**PASSAGE TO READ**:
____________________

She’s divorced, bi-racial, 36 — and Prince Harry’s bride-to-be. Even so, Meghan Markle, the subject of Andrew Morton’s latest biography, is a tame assignment compared to the explosive ingredients served up in the book that made his reputation.

Diana: Her True Story, Morton’s 1992 biography of the Princess of Wales, sold seven million copies. It was a journalistic scoop-de-grace so rich in pay dirt that its revelations shook the House of Windsor for the next 20 years. Its impact can be summarized in the Sunday Times headline that affronted Prince Charles when he descended to breakfast at Highgrove and unfurled his freshly ironed newspaper: “Diana Driven to Five Suicide Bids by ‘Uncaring’ Charles.”

The cover may have boasted Morton’s name, but it was, in reality, Diana’s book, dictated to her doctor friend James Colthurst. He smuggled the radioactive tapes out of Kensington Palace in the basket of his bicycle and delivered them to the patiently salivating Morton at his London home.

____________________

**EXERCISE INSTRUCTIONS**:
1) Quote word for word the section of the Andrew Morton passage that opens with the words "The cover may" and closes with "his London home.".
2) According to the Andrew Morton passage, how many copies did Diana: Her True Story sell?
3) Proceed with the Andrew Morton passage, picking up after its final sentence.

**RECORDED INFORMATION**:

____________________

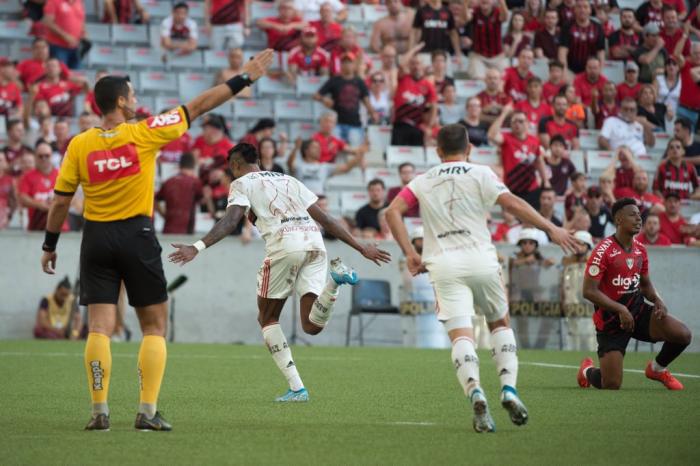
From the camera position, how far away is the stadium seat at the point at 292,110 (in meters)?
22.4

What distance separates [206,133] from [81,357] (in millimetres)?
6729

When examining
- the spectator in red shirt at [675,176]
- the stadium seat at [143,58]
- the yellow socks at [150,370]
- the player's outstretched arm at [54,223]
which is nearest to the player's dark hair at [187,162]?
the stadium seat at [143,58]

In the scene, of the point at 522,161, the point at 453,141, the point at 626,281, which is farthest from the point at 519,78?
the point at 453,141

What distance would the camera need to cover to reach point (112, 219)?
7406mm

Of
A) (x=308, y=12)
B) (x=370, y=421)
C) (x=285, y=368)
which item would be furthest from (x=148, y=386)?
(x=308, y=12)

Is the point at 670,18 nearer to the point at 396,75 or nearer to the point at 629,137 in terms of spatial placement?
the point at 629,137

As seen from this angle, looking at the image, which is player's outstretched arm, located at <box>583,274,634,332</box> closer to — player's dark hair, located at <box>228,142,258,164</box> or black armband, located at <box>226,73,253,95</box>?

____________________

**EXERCISE RESPONSES**:
1)
The cover may have boasted Morton’s name, but it was, in reality, Diana’s book, dictated to her doctor friend James Colthurst. He smuggled the radioactive tapes out of Kensington Palace in the basket of his bicycle and delivered them to the patiently salivating Morton at his London home.

2) Seven million copies.

3)
Absent the drama of that fugitive conception, Morton’s Meghan: A Hollywood Princess toils to make the most of Markle’s mixed-family background growing up in Woodland Hills, Calif. and Hollywood. Her mother, Doria Ragland, was a trainee make-up artist at ABC studios in 1979 when she met Meghan’s father, Tom Markle, a hunky cameraman competent enough to win a couple of Daytime Emmys on the soap opera General Hospital. They were married six months later by the Indian Yogi Brother Bhaktananda (born Michael Krull in Pennsylvania) at the Self-Realization Fellowship Temple on Sunset Boulevard, a venue that the Daily Mail, in classic irrelevant tabloid innuendo, describes as “a stone’s throw from where Hugh Grant was infamously caught with prostitute Divine Brown.”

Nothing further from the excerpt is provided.